> **Requirements**
Set down the lines below exactly as they appear, from the line containing "In the scene as" through the last line, both included.

(Rows from a spatial reasoning dataset)
--- BEGIN ---
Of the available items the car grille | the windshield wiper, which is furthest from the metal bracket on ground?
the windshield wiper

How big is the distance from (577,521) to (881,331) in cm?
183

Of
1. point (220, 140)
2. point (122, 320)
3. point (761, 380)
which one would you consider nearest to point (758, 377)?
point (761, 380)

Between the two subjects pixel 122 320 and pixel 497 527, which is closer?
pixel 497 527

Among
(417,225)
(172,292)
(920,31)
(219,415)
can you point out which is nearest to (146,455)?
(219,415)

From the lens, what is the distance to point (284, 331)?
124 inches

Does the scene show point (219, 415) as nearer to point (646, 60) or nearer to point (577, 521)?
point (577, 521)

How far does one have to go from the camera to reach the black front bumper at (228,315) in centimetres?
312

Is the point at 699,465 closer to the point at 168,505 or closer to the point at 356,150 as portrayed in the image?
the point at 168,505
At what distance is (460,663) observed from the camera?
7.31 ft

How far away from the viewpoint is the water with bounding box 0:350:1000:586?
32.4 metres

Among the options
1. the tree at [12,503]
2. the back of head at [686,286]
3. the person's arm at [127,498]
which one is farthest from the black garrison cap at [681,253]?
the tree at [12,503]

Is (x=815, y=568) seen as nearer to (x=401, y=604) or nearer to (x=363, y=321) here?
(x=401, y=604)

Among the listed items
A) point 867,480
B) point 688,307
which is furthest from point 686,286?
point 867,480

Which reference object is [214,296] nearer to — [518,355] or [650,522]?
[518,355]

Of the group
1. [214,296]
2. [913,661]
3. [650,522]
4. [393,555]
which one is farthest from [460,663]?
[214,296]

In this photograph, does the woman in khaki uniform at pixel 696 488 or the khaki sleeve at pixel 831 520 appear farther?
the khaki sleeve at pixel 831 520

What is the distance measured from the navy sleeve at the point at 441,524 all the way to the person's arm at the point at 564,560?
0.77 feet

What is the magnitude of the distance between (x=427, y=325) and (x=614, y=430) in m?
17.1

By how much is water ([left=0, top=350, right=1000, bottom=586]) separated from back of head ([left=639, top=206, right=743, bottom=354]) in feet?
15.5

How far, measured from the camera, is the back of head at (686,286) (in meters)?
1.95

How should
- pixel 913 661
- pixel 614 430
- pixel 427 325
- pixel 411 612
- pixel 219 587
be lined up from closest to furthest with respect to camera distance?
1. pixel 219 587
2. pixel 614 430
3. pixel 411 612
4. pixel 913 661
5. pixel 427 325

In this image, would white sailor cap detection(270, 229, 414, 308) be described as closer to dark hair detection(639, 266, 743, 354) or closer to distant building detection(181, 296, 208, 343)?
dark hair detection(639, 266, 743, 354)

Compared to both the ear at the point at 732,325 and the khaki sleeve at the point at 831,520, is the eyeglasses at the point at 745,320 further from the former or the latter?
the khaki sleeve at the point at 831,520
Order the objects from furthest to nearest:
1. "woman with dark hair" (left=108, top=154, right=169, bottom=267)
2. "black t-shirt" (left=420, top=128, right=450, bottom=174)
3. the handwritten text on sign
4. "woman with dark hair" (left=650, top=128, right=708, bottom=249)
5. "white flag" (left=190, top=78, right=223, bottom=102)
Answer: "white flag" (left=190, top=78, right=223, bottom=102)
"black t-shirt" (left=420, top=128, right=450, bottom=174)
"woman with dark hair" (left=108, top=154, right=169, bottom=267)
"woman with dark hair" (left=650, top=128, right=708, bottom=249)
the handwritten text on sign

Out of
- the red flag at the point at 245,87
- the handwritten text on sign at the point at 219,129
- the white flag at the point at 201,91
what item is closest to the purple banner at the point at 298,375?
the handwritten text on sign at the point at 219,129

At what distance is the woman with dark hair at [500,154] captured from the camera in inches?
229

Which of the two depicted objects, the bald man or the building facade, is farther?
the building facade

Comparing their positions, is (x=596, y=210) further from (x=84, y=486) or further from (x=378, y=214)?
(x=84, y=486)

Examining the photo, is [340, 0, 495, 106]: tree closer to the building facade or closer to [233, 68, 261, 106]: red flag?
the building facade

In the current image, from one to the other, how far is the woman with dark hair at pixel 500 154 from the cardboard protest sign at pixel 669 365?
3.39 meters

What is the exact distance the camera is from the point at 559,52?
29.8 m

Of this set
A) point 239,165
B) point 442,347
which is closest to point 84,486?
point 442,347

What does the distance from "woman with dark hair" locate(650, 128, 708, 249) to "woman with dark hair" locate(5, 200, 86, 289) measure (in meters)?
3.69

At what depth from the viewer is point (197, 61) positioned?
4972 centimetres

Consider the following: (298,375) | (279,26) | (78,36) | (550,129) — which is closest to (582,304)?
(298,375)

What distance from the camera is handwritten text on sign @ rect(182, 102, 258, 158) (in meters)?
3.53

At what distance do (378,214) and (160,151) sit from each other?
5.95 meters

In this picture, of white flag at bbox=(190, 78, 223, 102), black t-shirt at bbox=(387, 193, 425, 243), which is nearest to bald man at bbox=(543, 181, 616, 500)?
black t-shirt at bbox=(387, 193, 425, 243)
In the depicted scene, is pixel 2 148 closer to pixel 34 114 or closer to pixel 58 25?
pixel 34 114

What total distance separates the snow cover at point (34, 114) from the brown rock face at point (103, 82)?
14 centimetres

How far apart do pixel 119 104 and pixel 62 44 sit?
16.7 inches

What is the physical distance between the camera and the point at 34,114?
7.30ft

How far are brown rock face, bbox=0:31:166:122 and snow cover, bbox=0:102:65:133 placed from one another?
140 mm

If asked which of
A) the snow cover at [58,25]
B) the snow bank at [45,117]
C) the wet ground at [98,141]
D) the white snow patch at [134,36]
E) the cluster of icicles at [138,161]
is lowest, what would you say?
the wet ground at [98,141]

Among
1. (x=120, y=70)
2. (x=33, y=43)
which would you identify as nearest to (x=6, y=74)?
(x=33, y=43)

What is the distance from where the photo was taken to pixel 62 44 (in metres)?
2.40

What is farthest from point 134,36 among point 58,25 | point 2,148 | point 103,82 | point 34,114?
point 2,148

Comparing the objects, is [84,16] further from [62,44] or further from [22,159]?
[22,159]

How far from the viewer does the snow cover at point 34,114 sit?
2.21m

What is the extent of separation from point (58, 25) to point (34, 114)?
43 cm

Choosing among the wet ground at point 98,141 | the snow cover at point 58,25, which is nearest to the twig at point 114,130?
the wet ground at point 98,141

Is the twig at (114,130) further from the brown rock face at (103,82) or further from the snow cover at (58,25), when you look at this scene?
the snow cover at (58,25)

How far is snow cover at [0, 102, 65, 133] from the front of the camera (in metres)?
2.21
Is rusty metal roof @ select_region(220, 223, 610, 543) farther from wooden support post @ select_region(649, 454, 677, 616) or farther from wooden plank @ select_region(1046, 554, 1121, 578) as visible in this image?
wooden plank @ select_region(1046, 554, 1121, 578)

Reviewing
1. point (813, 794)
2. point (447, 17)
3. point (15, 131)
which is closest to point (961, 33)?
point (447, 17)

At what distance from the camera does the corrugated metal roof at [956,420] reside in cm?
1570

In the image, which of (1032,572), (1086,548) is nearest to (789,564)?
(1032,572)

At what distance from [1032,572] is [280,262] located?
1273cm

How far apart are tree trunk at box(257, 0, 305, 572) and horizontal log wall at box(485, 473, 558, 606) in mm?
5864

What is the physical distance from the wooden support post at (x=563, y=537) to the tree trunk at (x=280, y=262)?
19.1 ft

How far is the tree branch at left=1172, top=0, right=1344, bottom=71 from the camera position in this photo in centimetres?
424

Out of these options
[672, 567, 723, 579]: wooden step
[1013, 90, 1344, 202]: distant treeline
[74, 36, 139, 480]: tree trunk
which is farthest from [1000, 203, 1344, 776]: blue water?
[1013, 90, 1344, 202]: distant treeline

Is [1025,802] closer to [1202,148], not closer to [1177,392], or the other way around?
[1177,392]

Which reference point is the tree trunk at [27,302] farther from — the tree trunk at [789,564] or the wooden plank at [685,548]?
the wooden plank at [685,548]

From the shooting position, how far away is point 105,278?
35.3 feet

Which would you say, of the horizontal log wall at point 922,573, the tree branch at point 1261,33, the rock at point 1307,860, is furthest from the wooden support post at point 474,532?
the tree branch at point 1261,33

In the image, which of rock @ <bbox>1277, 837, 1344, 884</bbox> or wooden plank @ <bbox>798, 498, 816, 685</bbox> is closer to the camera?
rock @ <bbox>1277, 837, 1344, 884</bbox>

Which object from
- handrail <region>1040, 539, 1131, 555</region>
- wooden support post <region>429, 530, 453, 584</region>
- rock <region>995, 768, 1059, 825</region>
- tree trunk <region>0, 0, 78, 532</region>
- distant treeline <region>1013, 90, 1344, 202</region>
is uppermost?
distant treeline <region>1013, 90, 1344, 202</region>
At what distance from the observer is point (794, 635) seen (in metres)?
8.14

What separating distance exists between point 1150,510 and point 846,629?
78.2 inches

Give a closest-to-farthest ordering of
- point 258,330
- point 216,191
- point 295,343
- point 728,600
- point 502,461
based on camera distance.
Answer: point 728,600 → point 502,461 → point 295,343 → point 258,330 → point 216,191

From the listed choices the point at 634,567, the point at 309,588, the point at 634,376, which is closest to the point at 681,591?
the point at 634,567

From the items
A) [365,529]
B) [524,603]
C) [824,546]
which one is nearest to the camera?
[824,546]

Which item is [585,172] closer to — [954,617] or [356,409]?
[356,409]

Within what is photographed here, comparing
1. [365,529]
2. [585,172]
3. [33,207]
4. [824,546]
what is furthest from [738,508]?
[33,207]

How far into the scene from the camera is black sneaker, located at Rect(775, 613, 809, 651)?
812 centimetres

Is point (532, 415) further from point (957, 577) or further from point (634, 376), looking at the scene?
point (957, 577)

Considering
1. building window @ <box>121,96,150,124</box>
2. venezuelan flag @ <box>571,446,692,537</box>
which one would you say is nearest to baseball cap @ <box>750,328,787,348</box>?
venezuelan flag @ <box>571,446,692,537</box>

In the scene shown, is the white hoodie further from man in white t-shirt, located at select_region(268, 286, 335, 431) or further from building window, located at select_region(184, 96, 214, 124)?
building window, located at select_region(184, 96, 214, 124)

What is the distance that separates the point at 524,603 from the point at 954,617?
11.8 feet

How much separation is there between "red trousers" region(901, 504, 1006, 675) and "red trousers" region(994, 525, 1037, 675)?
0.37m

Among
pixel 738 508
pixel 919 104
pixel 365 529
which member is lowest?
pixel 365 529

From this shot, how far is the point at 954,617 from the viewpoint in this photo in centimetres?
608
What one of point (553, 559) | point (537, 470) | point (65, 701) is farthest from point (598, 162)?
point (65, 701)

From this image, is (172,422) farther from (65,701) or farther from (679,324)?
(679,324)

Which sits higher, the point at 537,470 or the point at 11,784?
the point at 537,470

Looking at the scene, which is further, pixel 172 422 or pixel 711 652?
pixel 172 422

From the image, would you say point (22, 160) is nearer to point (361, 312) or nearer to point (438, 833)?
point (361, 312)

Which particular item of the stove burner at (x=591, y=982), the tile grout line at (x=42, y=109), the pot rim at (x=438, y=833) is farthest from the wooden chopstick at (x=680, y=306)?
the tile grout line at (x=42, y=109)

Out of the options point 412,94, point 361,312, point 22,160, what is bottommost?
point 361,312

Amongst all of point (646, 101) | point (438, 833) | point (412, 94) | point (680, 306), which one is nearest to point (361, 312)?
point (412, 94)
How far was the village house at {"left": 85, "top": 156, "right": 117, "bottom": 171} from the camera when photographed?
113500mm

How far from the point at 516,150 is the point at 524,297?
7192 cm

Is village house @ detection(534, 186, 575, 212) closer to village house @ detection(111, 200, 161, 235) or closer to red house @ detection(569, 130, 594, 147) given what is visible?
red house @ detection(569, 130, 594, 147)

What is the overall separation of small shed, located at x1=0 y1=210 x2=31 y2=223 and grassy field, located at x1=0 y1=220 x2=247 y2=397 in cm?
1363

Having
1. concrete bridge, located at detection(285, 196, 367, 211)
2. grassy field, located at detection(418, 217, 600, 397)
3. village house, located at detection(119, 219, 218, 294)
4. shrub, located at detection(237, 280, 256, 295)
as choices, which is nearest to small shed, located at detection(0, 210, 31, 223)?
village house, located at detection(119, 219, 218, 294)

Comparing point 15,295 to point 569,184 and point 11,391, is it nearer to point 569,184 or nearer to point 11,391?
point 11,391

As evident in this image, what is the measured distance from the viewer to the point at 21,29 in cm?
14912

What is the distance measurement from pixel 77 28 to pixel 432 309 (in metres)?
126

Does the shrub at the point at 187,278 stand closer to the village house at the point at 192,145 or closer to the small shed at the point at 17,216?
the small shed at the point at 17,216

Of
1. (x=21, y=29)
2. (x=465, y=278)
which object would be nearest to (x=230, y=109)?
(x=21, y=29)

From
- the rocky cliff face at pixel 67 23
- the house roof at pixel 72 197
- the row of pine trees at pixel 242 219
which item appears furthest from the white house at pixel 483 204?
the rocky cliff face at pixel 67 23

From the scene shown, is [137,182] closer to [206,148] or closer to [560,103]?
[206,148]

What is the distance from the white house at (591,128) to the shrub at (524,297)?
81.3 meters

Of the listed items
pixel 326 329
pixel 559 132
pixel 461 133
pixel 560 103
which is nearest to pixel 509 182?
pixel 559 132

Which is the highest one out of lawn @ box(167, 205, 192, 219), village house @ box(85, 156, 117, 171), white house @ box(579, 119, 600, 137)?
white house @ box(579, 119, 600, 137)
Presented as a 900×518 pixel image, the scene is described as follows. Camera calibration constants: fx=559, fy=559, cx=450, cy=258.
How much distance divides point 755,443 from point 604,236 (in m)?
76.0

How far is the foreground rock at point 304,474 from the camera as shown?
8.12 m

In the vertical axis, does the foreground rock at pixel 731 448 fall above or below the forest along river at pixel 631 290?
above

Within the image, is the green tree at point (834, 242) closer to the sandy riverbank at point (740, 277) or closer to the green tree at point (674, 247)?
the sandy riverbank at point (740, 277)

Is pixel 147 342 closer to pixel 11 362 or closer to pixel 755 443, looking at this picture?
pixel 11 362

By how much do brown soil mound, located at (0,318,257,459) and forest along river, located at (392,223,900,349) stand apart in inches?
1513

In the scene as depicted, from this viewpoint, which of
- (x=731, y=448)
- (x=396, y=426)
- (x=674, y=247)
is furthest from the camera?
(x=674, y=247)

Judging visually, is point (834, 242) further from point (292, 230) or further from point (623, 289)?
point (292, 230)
--- END ---
> **Written response**
In the scene as depicted, from this viewpoint, which of
- (x=731, y=448)
- (x=396, y=426)
- (x=674, y=247)
is furthest from the camera?
(x=674, y=247)

Judging visually, is point (834, 242) further from point (292, 230) or further from point (623, 289)?
point (292, 230)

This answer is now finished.